Les Anglais ne font décidemment rien comme tout le monde. Tandis que la plupart des Européens prennent le chemin prudent du déconfinement, le Premier Ministre Boris Johnson a annoncé dans une allocution télévisée ce dimanche soir que le confinement se poursuivrait au moins jusqu’au 1er juin au Royaume-Uni. Dernier grand état européen à être entré en confinement le 24 mars dernier, le pays sera aussi le dernier à en sortir. D’abord réticent à adopter de telle mesures, Boris Johnson en est donc devenu un fervent adepte. 32 000 morts et sa propre hospitalisation sont passés par là.

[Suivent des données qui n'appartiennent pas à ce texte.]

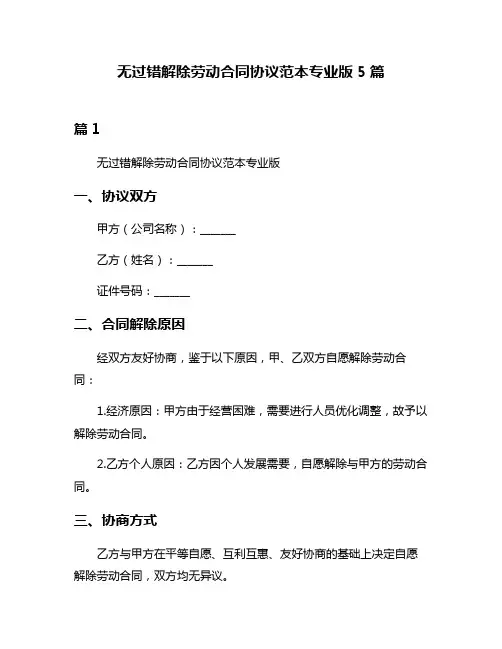 无过错解除劳动合同协议范本专业版 5 篇

篇 1

无过错解除劳动合同协议范本专业版

一、协议双方

甲方（公司名称）：______

乙方（姓名）：______

证件号码：______

二、合同解除原因

经双方友好协商，鉴于以下原因，甲、乙双方自愿解除劳动合同：

1.经济原因：甲方由于经营困难，需要进行人员优化调整，故予以解除劳动合同。

2.乙方个人原因：乙方因个人发展需要，自愿解除与甲方的劳动合同。

三、协商方式

乙方与甲方在平等自愿、互利互惠、友好协商的基础上决定自愿解除劳动合同，双方均无异议。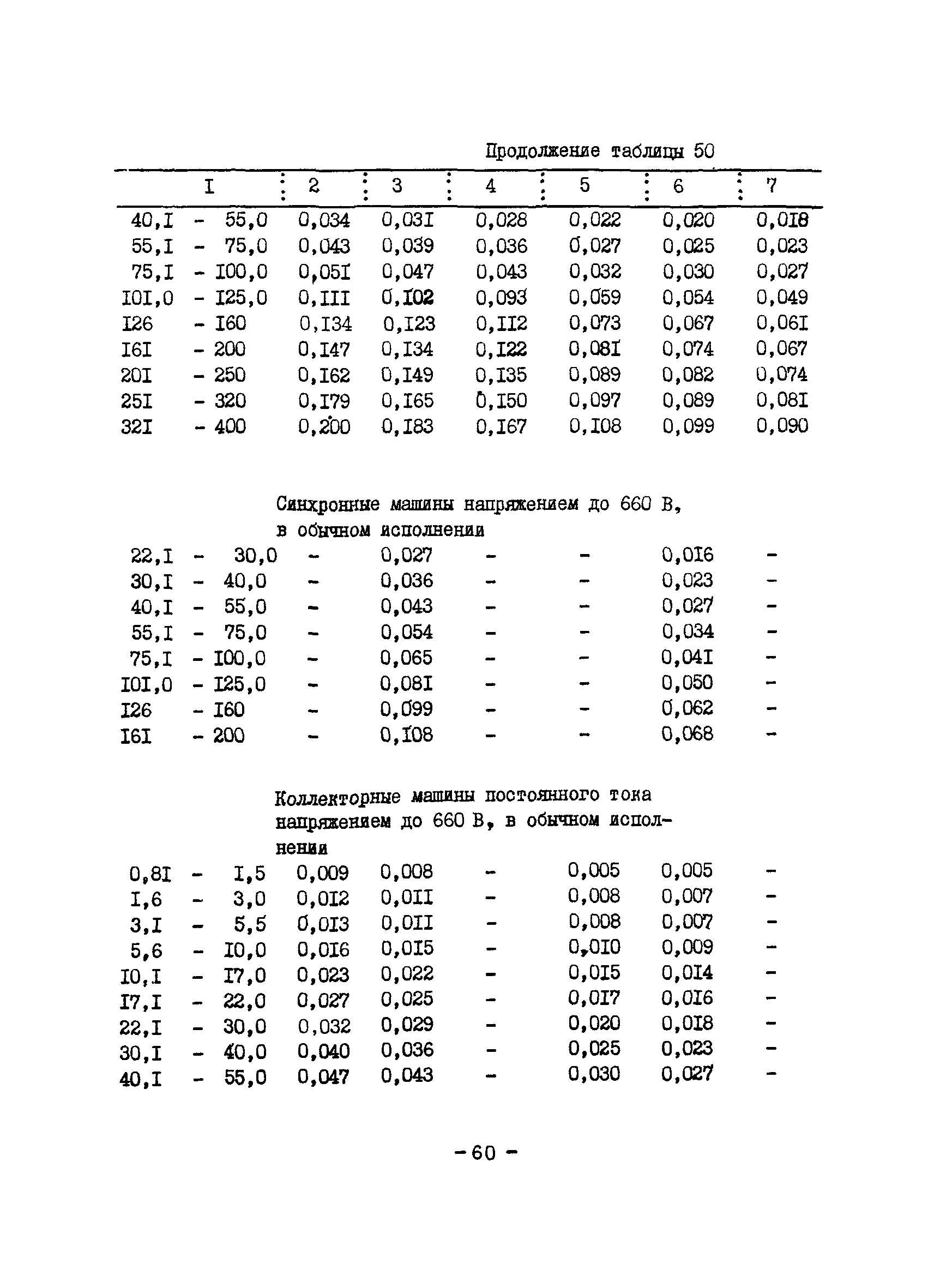 Продолжение таблицы 50

| I | 2 | 3 | 4 | 5 | 6 | 7 |
|---|---|---|---|---|---|---|
| 40,I - 55,0 | 0,034 | 0,03I | 0,028 | 0,022 | 0,020 | 0,0I8 |
| 55,I - 75,0 | 0,043 | 0,039 | 0,036 | 0,027 | 0,025 | 0,023 |
| 75,I - I00,0 | 0,05I | 0,047 | 0,043 | 0,032 | 0,030 | 0,027 |
| I0I,0 - I25,0 | 0,III | 0,I02 | 0,093 | 0,059 | 0,054 | 0,049 |
| I26 - I60 | 0,I34 | 0,I23 | 0,II2 | 0,073 | 0,067 | 0,06I |
| I6I - 200 | 0,I47 | 0,I34 | 0,I22 | 0,08I | 0,074 | 0,067 |
| 20I - 250 | 0,I62 | 0,I49 | 0,I35 | 0,089 | 0,082 | 0,074 |
| 25I - 320 | 0,I79 | 0,I65 | 0,I50 | 0,097 | 0,089 | 0,08I |
| 32I - 400 | 0,200 | 0,I83 | 0,I67 | 0,I08 | 0,099 | 0,090 |

Синхронные машины напряжением до 660 В, в обычном исполнении

| | | | | | | |
|---|---|---|---|---|---|---|
| 22,I - 30,0 | - | 0,027 | - | - | 0,0I6 | - |
| 30,I - 40,0 | - | 0,036 | - | - | 0,023 | - |
| 40,I - 55,0 | - | 0,043 | - | - | 0,027 | - |
| 55,I - 75,0 | - | 0,054 | - | - | 0,034 | - |
| 75,I - I00,0 | - | 0,065 | - | - | 0,04I | - |
| I0I,0 - I25,0 | - | 0,08I | - | - | 0,050 | - |
| I26 - I60 | - | 0,099 | - | - | 0,062 | - |
| I6I - 200 | - | 0,I08 | - | - | 0,068 | - |

Коллекторные машины постоянного тока напряжением до 660 В, в обычном исполнении

| | | | | | | |
|---|---|---|---|---|---|---|
| 0,8I - I,5 | 0,009 | 0,008 | - | 0,005 | 0,005 | - |
| I,6 - 3,0 | 0,0I2 | 0,0II | - | 0,008 | 0,007 | - |
| 3,I - 5,5 | 0,0I3 | 0,0II | - | 0,008 | 0,007 | - |
| 5,6 - I0,0 | 0,0I6 | 0,0I5 | - | 0,0I0 | 0,009 | - |
| I0,I - I7,0 | 0,023 | 0,022 | - | 0,0I5 | 0,0I4 | - |
| I7,I - 22,0 | 0,027 | 0,025 | - | 0,0I7 | 0,0I6 | - |
| 22,I - 30,0 | 0,032 | 0,029 | - | 0,020 | 0,0I8 | - |
| 30,I - 40,0 | 0,040 | 0,036 | - | 0,025 | 0,023 | - |
| 40,I - 55,0 | 0,047 | 0,043 | - | 0,030 | 0,027 | - |

- 60 -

Le 1er juin, les écoles et les commerces rouvriront leurs portes. Les autres lieux accueillant du public (cafés, restaurants, cinémas) ne rouvriront pas avant le 1er juillet. Alors que le Royaume-Uni est l’un des rares pays à n’avoir toujours pas mis en place de contrôle sanitaire à la frontière, le Premier Ministre a également évoqué la possibilité de placer les personnes venant de l’étranger en quarantaine à leur arrivée sur l’île. Par un communiqué commun avec l’Elysée, le gouvernement britannique a cependant précisé que cette quarantaine ne s’appliquerait pas aux personnes venant de France.

Un déconfinement qui ne dit pas son nom ?

Dès ce mercredi, le confinement connaitra cependant des assouplissements. Les Britanniques pourront sortir librement de chez eux, sans limite de temps. Les golfs, les terrains de tennis et les plages ouvriront au public. Surtout, les personnes qui ne peuvent pas travailler à distance sont désormais priées de retourner au travail.

En remplaçant le slogan « restez à la maison » par « restez en alerte » le gouvernement est accusé par certain d’avoir entamé un déconfinement qui ne dit pas son nom. Keir Starmer, le leader de l’opposition, a dénoncé des injonctions contradictoires. « Ce dont le pays avait besoin ce soir, c’était de clarté et de consensus. Nous n’avons eu ni l’un ni l’autre ». En Écosse, au Pays de Galles et en Irlande du Nord, qui disposent d’une grande autonomie en matière sanitaire, les gouvernements locaux ont demandé à la population de rester chez elle, rajoutant encore à la confusion.

Manifestations anti-confinement en Suisse et en Bavière

Si les Etats-Unis sont témoins depuis plusieurs semaines de manifestations anti-confinement, certains Européens commencent eux-aussi à trouver le temps long et ne manquent pas de le faire savoir. A Zurich et Berne, ils étaient plusieurs centaines à manifester, réclamant une accélération du déconfinement. De nombreux protestataires prenaient l’exemple de la Suède, seul pays européen à ne pas avoir confiner sa population.

A Munich, les manifestants étaient plus de 3 000 à défiler dans les rues de la capitale bavaroise, alors que la police n’avait autorisé qu’un rassemblement de 80 personnes maximum. La protestation rassemblait un amalgame hétéroclite, entre complotistes de droite et libertaires de gauche.